Everyone’s
trundling back to work after the Eid holidays.
These days always fall during a really important time in the life of the
cocoa pod—they’re getting big and prone to stealing by monkeys and squirrels,
and also good targets for other bugs.
But the days are especially hot, and the farmers had been fasting, so it was
a real chore to get out there in those fields and smack monkeys all day.
Also, it’s time to plant more seedlings in
the new nurseries. One of the things
that lots of large NGOs do not count on or plan for is how a project actually
interacts with the daily routines and customs of the people who are going to
have to implement it and live with it.
Sustainability is a bugger.
Speaking of
which, we’re back on the sustainability trail this month, with a new project in
the works to collect data and evaluate how the Direct Support to Farmers (DSF)

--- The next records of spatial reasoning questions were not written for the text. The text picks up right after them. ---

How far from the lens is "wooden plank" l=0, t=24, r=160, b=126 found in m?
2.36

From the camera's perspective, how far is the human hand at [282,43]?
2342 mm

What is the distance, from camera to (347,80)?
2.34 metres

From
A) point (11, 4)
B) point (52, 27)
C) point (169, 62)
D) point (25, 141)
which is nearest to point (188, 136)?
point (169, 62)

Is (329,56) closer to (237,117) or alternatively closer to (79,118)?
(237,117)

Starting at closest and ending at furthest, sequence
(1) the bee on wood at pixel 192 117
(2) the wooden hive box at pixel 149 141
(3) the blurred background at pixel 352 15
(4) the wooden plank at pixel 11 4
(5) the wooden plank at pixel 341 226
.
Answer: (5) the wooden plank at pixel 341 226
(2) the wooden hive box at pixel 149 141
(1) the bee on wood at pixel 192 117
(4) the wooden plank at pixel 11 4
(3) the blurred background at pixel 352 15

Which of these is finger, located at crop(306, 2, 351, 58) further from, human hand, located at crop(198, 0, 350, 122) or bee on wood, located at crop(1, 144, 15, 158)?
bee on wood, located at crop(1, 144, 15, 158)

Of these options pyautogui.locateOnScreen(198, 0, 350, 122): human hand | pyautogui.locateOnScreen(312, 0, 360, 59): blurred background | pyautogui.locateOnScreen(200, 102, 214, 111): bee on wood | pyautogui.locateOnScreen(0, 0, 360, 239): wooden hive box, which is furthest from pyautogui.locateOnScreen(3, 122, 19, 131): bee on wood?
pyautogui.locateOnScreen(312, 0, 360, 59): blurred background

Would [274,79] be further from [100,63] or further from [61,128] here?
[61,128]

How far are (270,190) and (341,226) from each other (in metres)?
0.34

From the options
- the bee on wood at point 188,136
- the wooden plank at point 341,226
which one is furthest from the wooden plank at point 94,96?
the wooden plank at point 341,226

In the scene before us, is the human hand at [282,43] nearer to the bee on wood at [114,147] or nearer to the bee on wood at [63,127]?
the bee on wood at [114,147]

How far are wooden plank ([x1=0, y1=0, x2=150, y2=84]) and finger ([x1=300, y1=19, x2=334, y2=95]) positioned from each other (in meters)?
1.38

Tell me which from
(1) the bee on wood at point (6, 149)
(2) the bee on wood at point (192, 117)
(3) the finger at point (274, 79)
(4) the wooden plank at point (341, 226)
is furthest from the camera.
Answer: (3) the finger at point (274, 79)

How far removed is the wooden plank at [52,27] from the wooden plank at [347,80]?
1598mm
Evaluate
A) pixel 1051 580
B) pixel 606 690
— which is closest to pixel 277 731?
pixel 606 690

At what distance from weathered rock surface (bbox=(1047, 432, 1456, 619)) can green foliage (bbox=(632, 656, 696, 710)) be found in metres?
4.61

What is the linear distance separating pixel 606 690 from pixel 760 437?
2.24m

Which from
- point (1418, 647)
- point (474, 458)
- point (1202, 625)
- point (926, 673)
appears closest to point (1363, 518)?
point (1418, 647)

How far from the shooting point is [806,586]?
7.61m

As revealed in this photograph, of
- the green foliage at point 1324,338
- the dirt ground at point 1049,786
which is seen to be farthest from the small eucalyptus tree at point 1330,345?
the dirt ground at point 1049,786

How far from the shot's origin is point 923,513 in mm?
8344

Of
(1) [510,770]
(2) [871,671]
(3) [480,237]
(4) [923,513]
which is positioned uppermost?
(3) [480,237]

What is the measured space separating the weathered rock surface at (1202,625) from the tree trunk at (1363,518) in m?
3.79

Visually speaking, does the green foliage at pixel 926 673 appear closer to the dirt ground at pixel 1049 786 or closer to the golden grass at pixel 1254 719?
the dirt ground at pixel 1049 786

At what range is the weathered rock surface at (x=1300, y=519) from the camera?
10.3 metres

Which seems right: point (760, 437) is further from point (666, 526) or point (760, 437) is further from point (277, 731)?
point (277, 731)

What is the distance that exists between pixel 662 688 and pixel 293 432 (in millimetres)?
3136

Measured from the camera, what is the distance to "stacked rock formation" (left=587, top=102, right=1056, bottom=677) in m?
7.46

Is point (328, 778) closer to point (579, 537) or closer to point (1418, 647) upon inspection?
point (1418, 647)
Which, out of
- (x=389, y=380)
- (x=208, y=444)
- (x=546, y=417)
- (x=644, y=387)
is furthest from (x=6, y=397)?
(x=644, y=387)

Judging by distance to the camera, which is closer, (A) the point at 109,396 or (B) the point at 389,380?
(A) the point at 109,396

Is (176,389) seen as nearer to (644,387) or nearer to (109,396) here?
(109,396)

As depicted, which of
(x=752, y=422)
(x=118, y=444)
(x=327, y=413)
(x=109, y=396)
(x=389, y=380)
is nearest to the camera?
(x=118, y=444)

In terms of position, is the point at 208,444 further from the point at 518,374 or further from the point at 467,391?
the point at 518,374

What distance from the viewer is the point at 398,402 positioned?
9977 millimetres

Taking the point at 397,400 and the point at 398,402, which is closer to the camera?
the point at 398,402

coffee project is doing three years after the project ended. We discovered that the lead agency, IOM, had
not done any follow-up with the 1,200 coffee farmers involved in the
project. Since JMD was the agency
responsible for training the farmers, and working with the 50 peer educator
farmers who in turn trained 20 farmers each, we wanted to know if the tools and
skills we’d given them were still being used.
The entire
IM project was, of course, much larger.
God forbid the tsunami reconstruction money fund anything small and
manageable. So there was a marketing
component and a value chain component and a coffee cupping competition
component and a bunch of commodity-and-cooperative-related parts in which we
were not involved.
So JMD
decided that with its own funds it would conduct a month-long evaluation of the
coffee farmers, starting with the cooperatives they belonged to, to their
(paid) peer trainers, to the materials they were supplied with, to their family
farms. JMD has developed a position
description for what will have to be an amazingly talented individual, to
traipse around the highlands of central Aceh/Takengon ingratiating himself with
the farming community and asking them if they still use drying rack to dry
their beans, and how’s that new paved access path working out?
We want to
do this because, well, we want to know, but also because we are about to create
a document asserting that the majority of the post-tsunami Multi-Donor Fund
went to projects that had no intention of ever being sustainable, and frankly
did not care to be. “Emergency” was the battle cry. The mouse-squeak “Future” was never heard
above the roar of the international NGOs as they raced for the funds.
****
In other
news (and I only mention this because I am just holding my breath until October
when Jokowi officially takes over and we can see the lay of the land in terms
of Aceh’s environmental and social future):
As you know,
wealthy sore loser Prabowo filed a suit in the Constitutional Court on July 25th
saying voting irregularities cost him the election. An interesting AP photo
accompanied this announcement, showing “Prabowo supporters” protesting the
election: 4 women dressed to the nines, pearls and silver jewelry, sunglasses
and full makeup, and only one in a sort-of headscarf. As Aretha Franklin would say, “Who’s zooming
who?”
The court
began deliberations on the 6th—last Wednesday.
“We
feel very, very hurt by irregular, dishonest and unjust practices that have
been shown by the election organizers," Subianto told the court. [This is
the same court that grew a conscience after Prabowo started threatening to use
his leverage and lean on his cronies there to sway the decision his way. Ouch!